BACKEND_HEALTH=$(curl -s http://localhost:8000/health)
echo "$BACKEND_HEALTH" | jq .

if echo "$BACKEND_HEALTH" | jq -e '.status == "healthy"' > /dev/null; then
    echo "✅ Backend is healthy"
else
    echo "❌ Backend is unhealthy!"
    echo "$BACKEND_HEALTH" | jq .
fi
echo ""

# Frontend health
echo "=== Frontend Health ==="
FRONTEND_STATUS=$(curl -s -o /dev/null -w "%{http_code}" http://localhost:8080)
if [ "$FRONTEND_STATUS" = "200" ]; then
    echo "✅ Frontend is healthy (HTTP $FRONTEND_STATUS)"
else
    echo "❌ Frontend is unhealthy (HTTP $FRONTEND_STATUS)"
fi
echo ""

# Database health
echo "=== Database Health ==="
DB_STATUS=$(docker exec newhires-db pg_isready -U newhires 2>&1)
if echo "$DB_STATUS" | grep -q "accepting connections"; then
    echo "✅ Database is healthy"

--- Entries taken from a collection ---
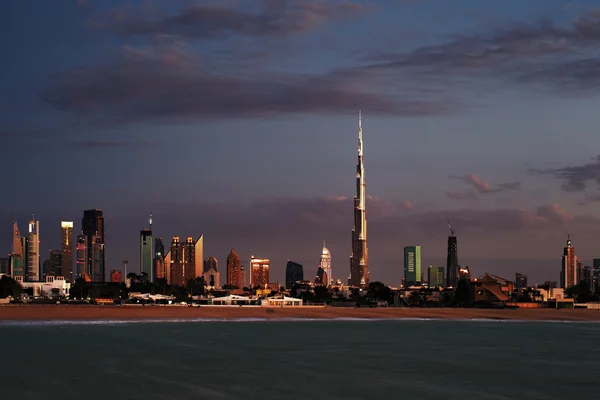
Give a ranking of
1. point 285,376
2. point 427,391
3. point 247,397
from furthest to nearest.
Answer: point 285,376, point 427,391, point 247,397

--- Complete the following ---
**1.** Answer these questions from the health-check script:
(a) Which port does the frontend check contact on localhost?
(b) What container name does the database check run its command in?
(c) What phrase must appear in the database check's output for the database to count as healthy?
**2.** Write out the part of the health-check script between "FRONTEND_STATUS=$(curl -s -o" and "-U newhires 2>&1)", inclusive, without changing a character.
Rely on the health-check script alone.

--- The results ---
**1.**
(a) 8080
(b) newhires-db
(c) accepting connections

**2.**
FRONTEND_STATUS=$(curl -s -o /dev/null -w "%{http_code}" http://localhost:8080)
if [ "$FRONTEND_STATUS" = "200" ]; then
    echo "✅ Frontend is healthy (HTTP $FRONTEND_STATUS)"
else
    echo "❌ Frontend is unhealthy (HTTP $FRONTEND_STATUS)"
fi
echo ""

# Database health
echo "=== Database Health ==="
DB_STATUS=$(docker exec newhires-db pg_isready -U newhires 2>&1)